Staseve Aktuell – Arbeitsgemeinschaft Staatlicher Selbstverwaltungen

Hunderttausende Stromsperren – 15,7 Prozent von Armut bedroht

Mindestens 15,7 Prozent der Menschen in Deutschland laufen Gefahr, in Armut abzustürzen. Hunderttausenden wird gar der Strom abgestellt. Aus Sicht eines Armuts-Experten ist diese Statistik jedoch „schwachsinnig“.

02.03.2017

© DPAMehr als 330.000 Haushalten in Deutschland wurde zuletzt binnen eines Jahres der Strom abgestellt. Stromsperren gelten in Deutschland als Ausdruck von Armut.

Mehr als 330.000 Haushalten in Deutschland wurde zuletzt binnen eines Jahres der Strom abgestellt. Von 2011 bis 2015 schwankte die Zahl der jährlichen Stromsperren zwischen rund 312.000 und 352.000, wie aus einer Antwort der Bundesregierung auf eine Anfrage der Linken im Bundestag hervorgeht, die der Deutschen Presse-Agentur in Berlin vorliegt.

Stromsperrungen gelten als Folge von Armut in Deutschland. Betroffen sind oft Hartz-IV-Bezieher. An diesem Donnerstag legen der Paritätische Wohlfahrtsverband und weitere Organisationen einen neuen Armutsbericht vor, der Tendenzen der Armutsentwicklung in Deutschland aufzeigen soll. Nach der Antwort der Regierung auf die Anfrage der Linken beträgt der Anteil der durch Armut gefährdeten Menschen in Deutschland je nach Datenquelle zwischen 15,7 und 16,7 Prozent.

Bei den Stromsperren beruft sich die Regierung auf Daten der Bundesnetzagentur.
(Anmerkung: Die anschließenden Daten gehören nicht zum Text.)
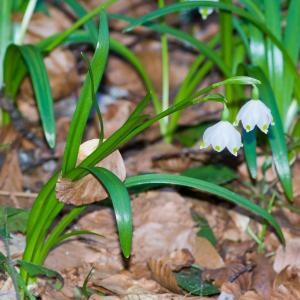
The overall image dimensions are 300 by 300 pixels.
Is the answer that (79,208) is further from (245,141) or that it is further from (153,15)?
(153,15)

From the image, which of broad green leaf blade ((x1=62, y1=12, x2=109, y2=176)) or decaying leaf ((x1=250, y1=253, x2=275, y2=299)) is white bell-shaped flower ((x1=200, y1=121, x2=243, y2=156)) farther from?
decaying leaf ((x1=250, y1=253, x2=275, y2=299))

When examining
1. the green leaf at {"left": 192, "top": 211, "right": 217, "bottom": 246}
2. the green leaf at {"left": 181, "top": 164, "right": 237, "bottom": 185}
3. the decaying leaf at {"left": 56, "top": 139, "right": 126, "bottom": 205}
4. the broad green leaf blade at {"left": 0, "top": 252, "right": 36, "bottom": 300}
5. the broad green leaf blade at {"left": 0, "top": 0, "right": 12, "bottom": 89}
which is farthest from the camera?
the broad green leaf blade at {"left": 0, "top": 0, "right": 12, "bottom": 89}

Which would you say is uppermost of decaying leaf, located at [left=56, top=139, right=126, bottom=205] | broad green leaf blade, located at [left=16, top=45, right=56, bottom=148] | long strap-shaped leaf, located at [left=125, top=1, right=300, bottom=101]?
long strap-shaped leaf, located at [left=125, top=1, right=300, bottom=101]

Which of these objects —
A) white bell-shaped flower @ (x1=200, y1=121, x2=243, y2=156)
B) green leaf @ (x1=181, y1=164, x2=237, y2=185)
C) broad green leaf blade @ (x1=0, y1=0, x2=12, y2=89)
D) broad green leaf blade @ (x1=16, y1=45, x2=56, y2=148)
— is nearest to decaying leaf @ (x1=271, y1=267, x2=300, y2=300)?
green leaf @ (x1=181, y1=164, x2=237, y2=185)

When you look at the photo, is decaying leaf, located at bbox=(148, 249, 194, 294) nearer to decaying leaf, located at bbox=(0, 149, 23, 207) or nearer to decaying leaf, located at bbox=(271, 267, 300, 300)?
decaying leaf, located at bbox=(271, 267, 300, 300)

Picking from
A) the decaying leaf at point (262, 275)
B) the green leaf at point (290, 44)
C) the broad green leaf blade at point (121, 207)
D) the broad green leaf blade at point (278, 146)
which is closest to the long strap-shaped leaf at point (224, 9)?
the green leaf at point (290, 44)

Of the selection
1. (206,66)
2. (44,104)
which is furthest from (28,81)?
(206,66)

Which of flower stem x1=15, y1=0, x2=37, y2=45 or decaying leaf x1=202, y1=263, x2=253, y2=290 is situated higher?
flower stem x1=15, y1=0, x2=37, y2=45

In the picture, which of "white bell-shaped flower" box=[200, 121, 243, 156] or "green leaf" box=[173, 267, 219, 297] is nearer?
"white bell-shaped flower" box=[200, 121, 243, 156]

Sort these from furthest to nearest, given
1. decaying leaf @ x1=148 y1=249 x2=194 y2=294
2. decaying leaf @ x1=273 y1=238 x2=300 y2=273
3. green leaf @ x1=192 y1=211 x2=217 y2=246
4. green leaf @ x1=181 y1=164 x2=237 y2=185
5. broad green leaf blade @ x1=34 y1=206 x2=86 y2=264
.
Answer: green leaf @ x1=181 y1=164 x2=237 y2=185 → green leaf @ x1=192 y1=211 x2=217 y2=246 → decaying leaf @ x1=273 y1=238 x2=300 y2=273 → decaying leaf @ x1=148 y1=249 x2=194 y2=294 → broad green leaf blade @ x1=34 y1=206 x2=86 y2=264
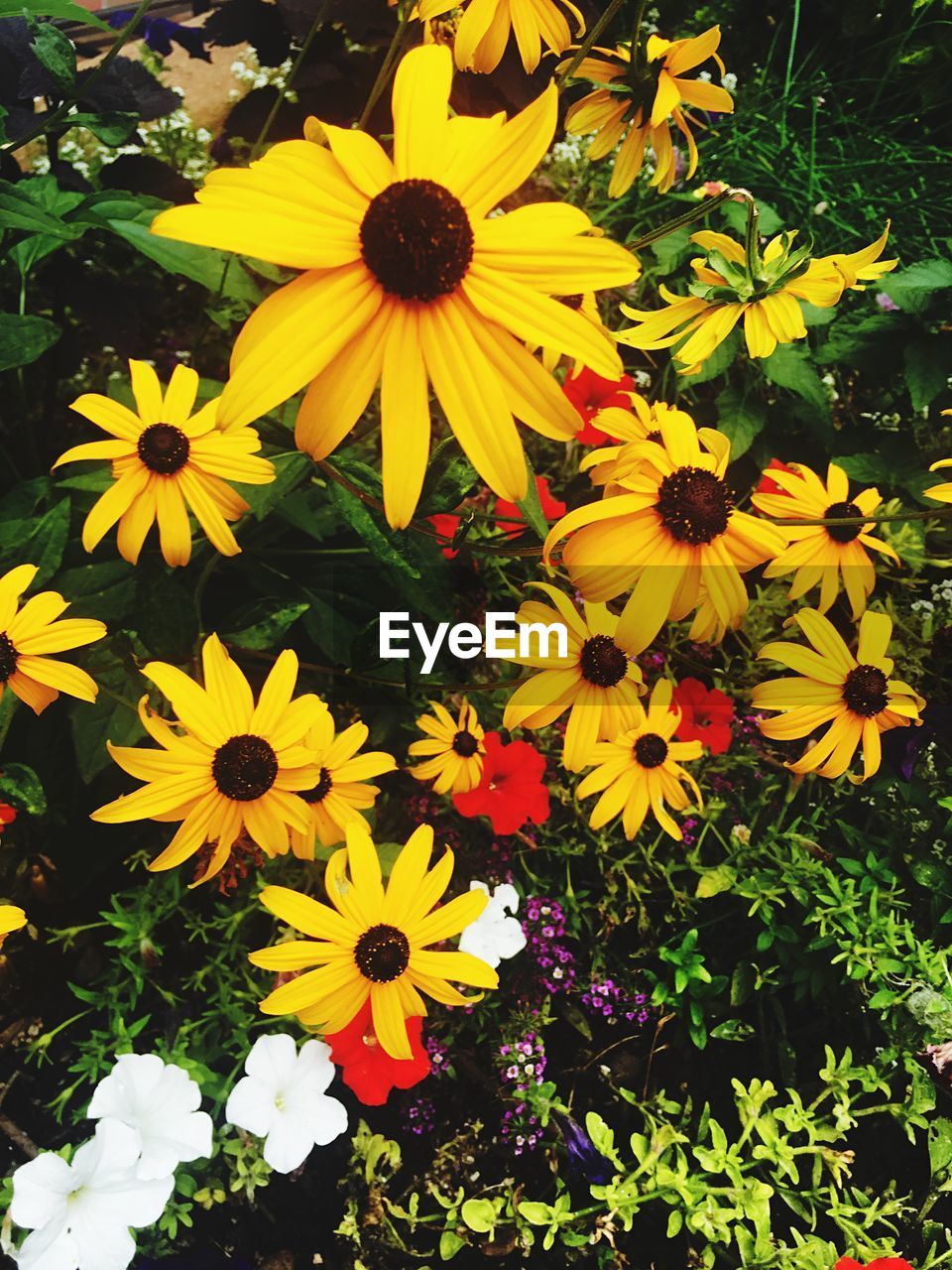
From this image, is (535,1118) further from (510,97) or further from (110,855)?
(510,97)

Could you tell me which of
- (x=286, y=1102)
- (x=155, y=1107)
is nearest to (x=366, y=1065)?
(x=286, y=1102)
Zudem gab es 2015 in rund 44.000 Fällen Sperrungen von Gas. Mehr als 6,2 Millionen mal wurden Stromsperrungen angedroht. Die Höhe der Forderung der Grundversorger an die Betroffenen zum Zeitpunkt der Androhung lagen bei 119 Euro im Durchschnitt.

„Eine stille Katastrophe“

Die Sprecherin der Linkenfraktion für Energie und Klima, Eva Bulling-Schröter, die die Anfrage gestellt hatte, sagte: „Energiearmut in Deutschland ist für Millionen von Menschen eine stille Katastrophe, besonders in den kalten und dunklen Wintermonaten.“ Während Deutschland als EU-Stromexportmeister so viel Energie ins Ausland verkaufe wie nie zuvor, sei es auch Europameister bei Energiesperren. Trotz solcher skandalöser Ungerechtigkeiten wolle die Bundesregierung Energiearmut nicht sehen.

„Viele Menschen schämen sich ihrer Zahlungsunfähigkeit, sind stigmatisiert, ziehen sich bei Stromsperren von Freunden und sozialem Umfeld zurück, was besonders Kindern schadet“, sagte Bulling- Schröter. Die Energieversorgung als grundlegendes Element der Daseinsvorsorge sei durch die Rechtslage für hunderttausende Menschen in Deutschland nicht gesichert. Für schutzbedürftige Personen wie Kinder, Alte und Kranke solle ein Verbot von Energiesperren per Gesetz verankert werden, forderte die Politikerin.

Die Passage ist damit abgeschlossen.